Avant le début de la guerre, les tentatives de restauration d’un régime civil ont échoué. Les alliés occidentaux semblaient favoriser certains partis à tendance occidentale dans la coalition civile plus que d’autres, favorisant la division plutôt que la cohésion entre les partis. Cette iniquité était due à un processus de paix dirigé par des médiateurs inexpérimentés et peu familiers avec les subtilités politiques soudanaises.

Bien qu’il ait été écarté de la médiation directe, la persistance du Soudan du Sud à résoudre le conflit soudanais s’est manifestée dans l’Accord de paix de Juba, mettant en valeur la position stratégique et le potentiel que nous possédons pour aider à résoudre le problème fondamental du Soudan.

L’histoire du Soudan est donc celle de la lutte et de l’agitation, mais aussi celle de l’espoir. Un nouveau chapitre nous attend, et il nécessite de reconnaître et de traiter les problèmes fondamentaux qui ont conduit à son état actuel.
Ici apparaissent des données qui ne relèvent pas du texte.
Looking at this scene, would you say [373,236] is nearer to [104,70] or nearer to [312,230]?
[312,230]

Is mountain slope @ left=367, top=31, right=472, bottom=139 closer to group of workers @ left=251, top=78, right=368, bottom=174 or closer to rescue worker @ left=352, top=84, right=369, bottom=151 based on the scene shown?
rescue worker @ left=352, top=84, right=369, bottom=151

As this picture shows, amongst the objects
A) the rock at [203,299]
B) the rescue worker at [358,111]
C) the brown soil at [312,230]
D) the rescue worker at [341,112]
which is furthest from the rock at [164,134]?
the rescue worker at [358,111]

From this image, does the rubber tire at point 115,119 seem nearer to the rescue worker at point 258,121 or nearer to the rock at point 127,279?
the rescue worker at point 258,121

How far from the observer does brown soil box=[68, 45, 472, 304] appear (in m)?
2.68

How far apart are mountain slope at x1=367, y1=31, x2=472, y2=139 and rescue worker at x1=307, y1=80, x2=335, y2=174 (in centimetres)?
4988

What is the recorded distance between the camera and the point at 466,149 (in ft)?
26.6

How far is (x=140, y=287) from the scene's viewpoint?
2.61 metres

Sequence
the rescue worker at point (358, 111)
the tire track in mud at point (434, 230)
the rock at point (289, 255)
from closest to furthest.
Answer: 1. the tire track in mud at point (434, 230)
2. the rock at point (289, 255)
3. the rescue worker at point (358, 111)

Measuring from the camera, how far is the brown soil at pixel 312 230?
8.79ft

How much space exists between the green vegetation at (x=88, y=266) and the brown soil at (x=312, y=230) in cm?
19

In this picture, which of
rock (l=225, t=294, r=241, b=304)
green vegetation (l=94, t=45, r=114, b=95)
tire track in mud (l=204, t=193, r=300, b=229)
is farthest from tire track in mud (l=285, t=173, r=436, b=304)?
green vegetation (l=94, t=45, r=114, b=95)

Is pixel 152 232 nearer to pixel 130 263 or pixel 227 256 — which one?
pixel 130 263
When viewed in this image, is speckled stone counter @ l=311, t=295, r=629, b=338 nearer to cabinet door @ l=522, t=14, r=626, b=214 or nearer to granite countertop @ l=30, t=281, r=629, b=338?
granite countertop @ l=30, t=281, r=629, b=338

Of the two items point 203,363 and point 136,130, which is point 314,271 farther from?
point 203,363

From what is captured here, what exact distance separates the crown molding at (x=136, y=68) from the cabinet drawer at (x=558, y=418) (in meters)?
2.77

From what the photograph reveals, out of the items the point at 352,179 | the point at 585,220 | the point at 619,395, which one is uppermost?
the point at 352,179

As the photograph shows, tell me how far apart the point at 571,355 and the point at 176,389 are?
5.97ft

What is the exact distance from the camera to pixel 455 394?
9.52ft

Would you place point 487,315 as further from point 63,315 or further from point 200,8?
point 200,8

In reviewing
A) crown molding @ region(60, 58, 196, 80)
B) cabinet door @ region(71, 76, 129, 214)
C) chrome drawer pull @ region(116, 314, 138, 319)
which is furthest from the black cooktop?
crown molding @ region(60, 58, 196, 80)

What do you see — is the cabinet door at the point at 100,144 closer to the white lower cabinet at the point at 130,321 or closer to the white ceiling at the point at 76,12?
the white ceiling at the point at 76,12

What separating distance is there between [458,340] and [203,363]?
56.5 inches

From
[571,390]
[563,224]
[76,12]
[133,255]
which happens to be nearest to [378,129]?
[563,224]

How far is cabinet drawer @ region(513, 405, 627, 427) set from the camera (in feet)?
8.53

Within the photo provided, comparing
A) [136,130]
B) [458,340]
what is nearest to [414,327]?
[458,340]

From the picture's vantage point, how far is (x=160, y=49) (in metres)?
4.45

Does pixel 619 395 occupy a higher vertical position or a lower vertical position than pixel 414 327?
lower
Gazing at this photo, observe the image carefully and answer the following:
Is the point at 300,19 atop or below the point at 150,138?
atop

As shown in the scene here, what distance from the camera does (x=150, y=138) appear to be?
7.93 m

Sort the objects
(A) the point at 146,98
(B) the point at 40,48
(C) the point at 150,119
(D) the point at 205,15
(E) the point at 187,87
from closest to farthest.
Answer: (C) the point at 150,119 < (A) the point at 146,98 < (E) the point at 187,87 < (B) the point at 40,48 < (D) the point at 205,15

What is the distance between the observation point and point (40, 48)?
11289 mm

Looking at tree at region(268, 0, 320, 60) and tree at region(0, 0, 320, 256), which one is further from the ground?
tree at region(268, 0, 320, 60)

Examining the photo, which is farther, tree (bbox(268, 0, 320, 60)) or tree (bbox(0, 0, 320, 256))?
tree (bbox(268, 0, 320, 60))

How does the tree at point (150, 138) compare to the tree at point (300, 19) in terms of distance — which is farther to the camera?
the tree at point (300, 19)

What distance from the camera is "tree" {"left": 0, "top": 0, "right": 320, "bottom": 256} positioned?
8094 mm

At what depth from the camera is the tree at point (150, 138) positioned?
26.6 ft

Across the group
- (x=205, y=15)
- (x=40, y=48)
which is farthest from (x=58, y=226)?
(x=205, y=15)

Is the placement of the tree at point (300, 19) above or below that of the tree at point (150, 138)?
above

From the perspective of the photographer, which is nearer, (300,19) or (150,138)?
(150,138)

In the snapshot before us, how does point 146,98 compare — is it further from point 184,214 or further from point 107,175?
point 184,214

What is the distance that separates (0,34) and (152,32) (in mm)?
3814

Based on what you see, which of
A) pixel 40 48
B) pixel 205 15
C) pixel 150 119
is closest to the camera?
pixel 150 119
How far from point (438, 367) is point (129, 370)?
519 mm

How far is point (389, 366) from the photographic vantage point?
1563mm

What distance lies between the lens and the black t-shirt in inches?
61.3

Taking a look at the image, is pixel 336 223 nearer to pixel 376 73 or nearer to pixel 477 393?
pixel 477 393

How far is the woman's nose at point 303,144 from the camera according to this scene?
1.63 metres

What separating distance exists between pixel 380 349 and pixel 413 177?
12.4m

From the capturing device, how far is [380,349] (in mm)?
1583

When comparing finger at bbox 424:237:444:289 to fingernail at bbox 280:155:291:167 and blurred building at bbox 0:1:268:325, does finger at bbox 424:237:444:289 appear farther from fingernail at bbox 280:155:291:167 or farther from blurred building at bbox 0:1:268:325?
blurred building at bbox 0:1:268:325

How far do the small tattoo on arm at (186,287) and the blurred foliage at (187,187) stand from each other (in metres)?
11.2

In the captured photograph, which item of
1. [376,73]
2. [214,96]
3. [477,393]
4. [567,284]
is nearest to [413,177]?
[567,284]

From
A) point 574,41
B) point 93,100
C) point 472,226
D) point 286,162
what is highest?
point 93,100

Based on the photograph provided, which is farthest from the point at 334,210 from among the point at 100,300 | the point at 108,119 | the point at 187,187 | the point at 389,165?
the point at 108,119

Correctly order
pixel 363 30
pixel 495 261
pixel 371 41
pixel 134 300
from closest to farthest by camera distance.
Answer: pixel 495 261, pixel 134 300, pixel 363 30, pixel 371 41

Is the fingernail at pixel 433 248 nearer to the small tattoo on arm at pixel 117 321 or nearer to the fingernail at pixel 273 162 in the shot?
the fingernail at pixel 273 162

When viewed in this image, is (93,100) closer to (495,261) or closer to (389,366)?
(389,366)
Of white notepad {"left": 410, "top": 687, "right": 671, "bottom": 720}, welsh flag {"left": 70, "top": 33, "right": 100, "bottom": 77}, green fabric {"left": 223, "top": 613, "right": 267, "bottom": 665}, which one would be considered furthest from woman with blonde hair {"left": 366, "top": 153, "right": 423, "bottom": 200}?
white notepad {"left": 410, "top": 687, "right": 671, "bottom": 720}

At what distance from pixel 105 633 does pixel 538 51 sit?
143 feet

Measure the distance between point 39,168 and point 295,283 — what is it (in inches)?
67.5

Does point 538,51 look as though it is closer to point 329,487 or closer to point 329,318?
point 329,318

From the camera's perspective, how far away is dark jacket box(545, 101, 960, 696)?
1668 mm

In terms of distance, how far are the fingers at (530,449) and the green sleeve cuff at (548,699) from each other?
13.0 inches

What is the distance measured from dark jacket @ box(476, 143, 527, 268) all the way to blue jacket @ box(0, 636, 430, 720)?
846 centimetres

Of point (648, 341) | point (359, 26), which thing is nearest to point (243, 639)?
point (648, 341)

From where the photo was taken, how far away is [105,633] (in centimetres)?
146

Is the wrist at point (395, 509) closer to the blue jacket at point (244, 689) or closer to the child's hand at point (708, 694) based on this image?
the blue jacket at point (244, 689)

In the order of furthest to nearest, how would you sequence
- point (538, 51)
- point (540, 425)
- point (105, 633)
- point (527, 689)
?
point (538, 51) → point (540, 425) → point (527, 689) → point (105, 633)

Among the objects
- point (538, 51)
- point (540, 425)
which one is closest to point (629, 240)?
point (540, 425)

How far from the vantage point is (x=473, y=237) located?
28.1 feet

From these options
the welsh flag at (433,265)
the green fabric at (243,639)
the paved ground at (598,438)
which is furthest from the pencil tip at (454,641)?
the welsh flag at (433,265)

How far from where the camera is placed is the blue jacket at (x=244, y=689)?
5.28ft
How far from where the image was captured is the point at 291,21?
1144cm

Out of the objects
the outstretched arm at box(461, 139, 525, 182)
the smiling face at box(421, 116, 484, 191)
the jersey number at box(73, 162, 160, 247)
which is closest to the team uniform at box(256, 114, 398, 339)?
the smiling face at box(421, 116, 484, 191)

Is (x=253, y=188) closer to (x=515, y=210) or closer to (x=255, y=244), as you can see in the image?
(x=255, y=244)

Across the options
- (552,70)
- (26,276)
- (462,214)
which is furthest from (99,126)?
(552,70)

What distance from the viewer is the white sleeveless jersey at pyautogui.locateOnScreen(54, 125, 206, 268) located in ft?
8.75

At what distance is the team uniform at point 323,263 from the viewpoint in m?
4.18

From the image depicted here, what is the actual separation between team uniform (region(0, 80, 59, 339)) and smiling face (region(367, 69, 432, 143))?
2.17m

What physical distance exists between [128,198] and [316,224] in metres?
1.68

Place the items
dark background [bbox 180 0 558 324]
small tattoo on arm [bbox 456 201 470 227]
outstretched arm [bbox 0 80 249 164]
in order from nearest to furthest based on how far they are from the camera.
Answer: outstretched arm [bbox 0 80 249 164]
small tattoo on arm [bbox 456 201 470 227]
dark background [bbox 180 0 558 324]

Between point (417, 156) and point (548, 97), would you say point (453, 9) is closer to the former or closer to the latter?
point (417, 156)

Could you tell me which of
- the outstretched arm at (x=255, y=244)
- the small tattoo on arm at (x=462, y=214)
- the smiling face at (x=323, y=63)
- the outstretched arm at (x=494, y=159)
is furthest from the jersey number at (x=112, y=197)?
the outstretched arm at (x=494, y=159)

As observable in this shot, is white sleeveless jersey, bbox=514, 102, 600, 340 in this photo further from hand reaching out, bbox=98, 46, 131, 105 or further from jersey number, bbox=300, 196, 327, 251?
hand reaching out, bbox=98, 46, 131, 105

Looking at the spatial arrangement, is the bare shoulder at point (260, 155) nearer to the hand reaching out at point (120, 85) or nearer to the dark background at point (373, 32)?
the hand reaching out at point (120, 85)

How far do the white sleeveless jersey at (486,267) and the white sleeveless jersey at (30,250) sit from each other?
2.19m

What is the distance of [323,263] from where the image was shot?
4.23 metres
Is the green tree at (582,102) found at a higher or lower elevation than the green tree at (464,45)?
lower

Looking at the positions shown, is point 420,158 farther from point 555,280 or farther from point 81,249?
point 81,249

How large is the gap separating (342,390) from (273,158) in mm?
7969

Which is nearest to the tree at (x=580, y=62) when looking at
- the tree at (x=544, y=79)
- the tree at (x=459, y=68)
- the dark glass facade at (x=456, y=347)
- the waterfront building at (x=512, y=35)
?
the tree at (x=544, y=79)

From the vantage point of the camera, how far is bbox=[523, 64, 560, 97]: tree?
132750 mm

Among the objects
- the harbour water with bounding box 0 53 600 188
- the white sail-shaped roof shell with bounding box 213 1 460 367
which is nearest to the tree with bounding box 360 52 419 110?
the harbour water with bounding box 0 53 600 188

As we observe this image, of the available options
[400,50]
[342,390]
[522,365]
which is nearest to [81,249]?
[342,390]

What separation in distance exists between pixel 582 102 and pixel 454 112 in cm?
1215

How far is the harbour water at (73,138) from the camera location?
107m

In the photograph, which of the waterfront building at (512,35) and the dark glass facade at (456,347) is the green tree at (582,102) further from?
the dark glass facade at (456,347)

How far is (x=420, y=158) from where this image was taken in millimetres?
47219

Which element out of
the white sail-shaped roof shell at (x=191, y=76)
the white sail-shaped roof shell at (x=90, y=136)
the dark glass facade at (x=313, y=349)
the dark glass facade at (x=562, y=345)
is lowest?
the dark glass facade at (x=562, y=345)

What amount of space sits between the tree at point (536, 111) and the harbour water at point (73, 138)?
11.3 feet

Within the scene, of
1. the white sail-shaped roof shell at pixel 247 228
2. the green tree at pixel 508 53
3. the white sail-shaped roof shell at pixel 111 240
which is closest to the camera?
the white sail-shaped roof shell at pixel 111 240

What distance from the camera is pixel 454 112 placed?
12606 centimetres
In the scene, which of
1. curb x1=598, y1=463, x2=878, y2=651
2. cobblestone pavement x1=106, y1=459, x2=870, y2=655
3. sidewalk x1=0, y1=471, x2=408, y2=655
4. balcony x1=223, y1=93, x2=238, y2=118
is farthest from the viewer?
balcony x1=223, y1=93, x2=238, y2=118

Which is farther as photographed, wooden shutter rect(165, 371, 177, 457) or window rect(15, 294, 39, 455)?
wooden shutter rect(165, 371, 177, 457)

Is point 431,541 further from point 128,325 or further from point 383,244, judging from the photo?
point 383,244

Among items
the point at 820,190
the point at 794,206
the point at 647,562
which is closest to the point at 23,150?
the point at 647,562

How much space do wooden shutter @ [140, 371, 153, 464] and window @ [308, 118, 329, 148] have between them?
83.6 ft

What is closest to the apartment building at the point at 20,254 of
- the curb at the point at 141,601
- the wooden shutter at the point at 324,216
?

Nous croyons en la capacité du Soudan du Sud à jouer un rôle unique dans la réalisation de cet objectif, guidés par notre histoire commune, notre profonde compréhension contextuelle et le respect mutuel de toutes les parties concernées.

J’ai raconté l’histoire du Soudan vu du regard de quelqu’un au cœur de ses engagements politiques et diplomatiques. Ce récit, je crois, est un guide sur la voie vers une résolution pacifique pour enfin régler le problème fondamental du Soudan une fois pour toutes.